> _Tarefas_:
- A) No excerto do texto sobre The River, enumere os filmes que o autor diz virem à memória quando se lembra Renoir, antes de mencionar The River.
- B) Retome o texto sobre The River de Renoir, escrevendo a continuação a partir da última frase apresentada.

> _Excerto do texto_:

De The River se tem dito e redito que é o mais belo filme do mundo. Ninguém, que não seja cego, recusará essa alucinante beleza. E, no entanto os mais fervorosos renoirianos raramente o citam entre os seus preferidos. Lembramos Renoir e vem à memória La Règle du Jeu, La Carrozza d'Oro, La Nuit du Carrefour, Le Crime de Monsieur Lange, Diary of a Chambermaid, Eléna et les Hommes, Le Testament du Dr. Cordelier. Depois diz-se e é verdade, The River. The River está assim para a obra de Renoir um pouco como as Afinidades Electivas para a de Goethe, a Mensagem para a de Pessoa, a Vénus (de Dresde) para a de Giorgine, A Clemência de Tito para a de Mozart. São coisas muito grandes, muito belas, mas que parecem pouco características, onde só com alguma dificuldade encontramos o que mais nos fascina nesses autores. Ninguém diz que e secundário, mas fica como um parêntesis.
Dar a palavra a Renoir talvez seja a melhor maneira de explicar o mistério do Rio.

> _Registos fornecidos_:

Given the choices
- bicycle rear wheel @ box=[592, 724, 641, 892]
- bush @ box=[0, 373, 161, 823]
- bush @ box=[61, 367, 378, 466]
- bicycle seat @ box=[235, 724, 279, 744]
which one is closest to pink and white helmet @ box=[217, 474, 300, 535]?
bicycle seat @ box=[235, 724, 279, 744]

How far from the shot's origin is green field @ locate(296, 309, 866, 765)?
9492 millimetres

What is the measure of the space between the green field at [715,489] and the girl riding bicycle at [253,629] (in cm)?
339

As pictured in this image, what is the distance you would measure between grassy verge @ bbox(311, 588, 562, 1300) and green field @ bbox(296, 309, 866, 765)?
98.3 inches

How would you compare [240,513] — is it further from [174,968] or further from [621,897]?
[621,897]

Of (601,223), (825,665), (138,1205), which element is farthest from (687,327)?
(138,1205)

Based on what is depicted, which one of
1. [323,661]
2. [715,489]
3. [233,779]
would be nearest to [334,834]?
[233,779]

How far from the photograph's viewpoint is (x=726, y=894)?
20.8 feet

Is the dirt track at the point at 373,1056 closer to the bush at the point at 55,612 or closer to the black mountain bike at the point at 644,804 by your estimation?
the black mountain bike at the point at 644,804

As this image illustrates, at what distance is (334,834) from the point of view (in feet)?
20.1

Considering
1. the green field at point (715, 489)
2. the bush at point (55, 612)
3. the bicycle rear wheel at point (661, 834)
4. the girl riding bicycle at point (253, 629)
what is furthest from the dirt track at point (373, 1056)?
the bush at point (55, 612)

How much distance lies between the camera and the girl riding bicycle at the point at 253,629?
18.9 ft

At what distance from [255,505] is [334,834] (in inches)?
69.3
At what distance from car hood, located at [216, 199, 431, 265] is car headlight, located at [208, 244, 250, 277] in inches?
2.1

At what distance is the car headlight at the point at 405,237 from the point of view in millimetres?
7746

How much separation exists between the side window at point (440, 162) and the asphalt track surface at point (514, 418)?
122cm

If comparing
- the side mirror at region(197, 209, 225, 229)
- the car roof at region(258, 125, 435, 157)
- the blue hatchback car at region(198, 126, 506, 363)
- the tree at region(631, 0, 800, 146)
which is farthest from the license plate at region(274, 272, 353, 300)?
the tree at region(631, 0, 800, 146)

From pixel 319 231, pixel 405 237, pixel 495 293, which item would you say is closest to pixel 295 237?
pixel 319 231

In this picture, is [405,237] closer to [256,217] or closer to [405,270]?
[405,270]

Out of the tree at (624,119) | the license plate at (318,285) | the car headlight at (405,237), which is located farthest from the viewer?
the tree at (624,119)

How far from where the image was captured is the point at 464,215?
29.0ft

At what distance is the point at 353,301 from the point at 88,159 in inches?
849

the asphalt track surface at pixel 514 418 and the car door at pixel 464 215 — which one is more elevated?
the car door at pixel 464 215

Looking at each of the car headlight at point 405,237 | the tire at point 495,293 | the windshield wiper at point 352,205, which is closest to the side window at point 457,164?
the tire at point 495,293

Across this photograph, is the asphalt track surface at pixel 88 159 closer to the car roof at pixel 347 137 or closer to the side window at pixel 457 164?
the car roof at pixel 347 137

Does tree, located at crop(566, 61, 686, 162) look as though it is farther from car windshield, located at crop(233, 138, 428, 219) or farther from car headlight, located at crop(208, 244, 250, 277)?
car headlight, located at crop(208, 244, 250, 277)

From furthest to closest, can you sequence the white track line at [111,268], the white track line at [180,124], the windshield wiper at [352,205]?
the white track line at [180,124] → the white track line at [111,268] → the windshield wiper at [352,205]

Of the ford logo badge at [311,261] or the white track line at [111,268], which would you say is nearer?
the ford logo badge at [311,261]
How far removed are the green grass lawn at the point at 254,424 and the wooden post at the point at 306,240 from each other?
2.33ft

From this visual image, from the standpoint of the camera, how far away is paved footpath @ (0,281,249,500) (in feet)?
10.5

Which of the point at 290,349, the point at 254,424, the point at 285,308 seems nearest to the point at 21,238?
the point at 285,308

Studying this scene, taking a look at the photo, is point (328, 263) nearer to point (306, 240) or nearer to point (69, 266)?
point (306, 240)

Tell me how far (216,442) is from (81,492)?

> _Respostas às tarefas_:
- A) La Règle du Jeu, La Carrozza d'Oro, La Nuit du Carrefour, Le Crime de Monsieur Lange, Diary of a Chambermaid, Eléna et les Hommes, Le Testament du Dr. Cordelier

- B)
Renoir associou sempre este filme à Idade Média:
"O que me permitiu perceber um bocadinho o que pode ter sido a arte da Idade Média, foi a minha estadia na Índia, na altura do Rio. Na Índia, há ainda artes não difundidas, que são arte da maior, juro-lhes. Há ainda na Índia cantores e bailarinos que correspondem ao que devem ter sido os trovadores e os baladeiros na Idade Média. Um trovador não difundia nada. Espalhava-se a si próprio. Ia até às quintas, aos castelos, às praças públicas. Como não havia difusão, não havia especialização (...). Hoje vivemos numa época em que a arte se tornou puramente subjectiva, perdeu o sentido do concreto, refugiou-se no espiritual inacessível e gelado. Tive uma conversa a propósito disto com Dali que me disse uma coisa inteligentíssima. Disse-me: 'No princípio, os artistas olhavam o mundo de muito longe. Representavam grandes batalhas, três mil cavalos, árvores pequenas, céus infinitos, cidades, fortificações. No Renascimento, aproximaram-se ainda mais. Agora, já estamos do outro lado do olhar. Os temas não estão diante dos olhos, mas atrás deles'".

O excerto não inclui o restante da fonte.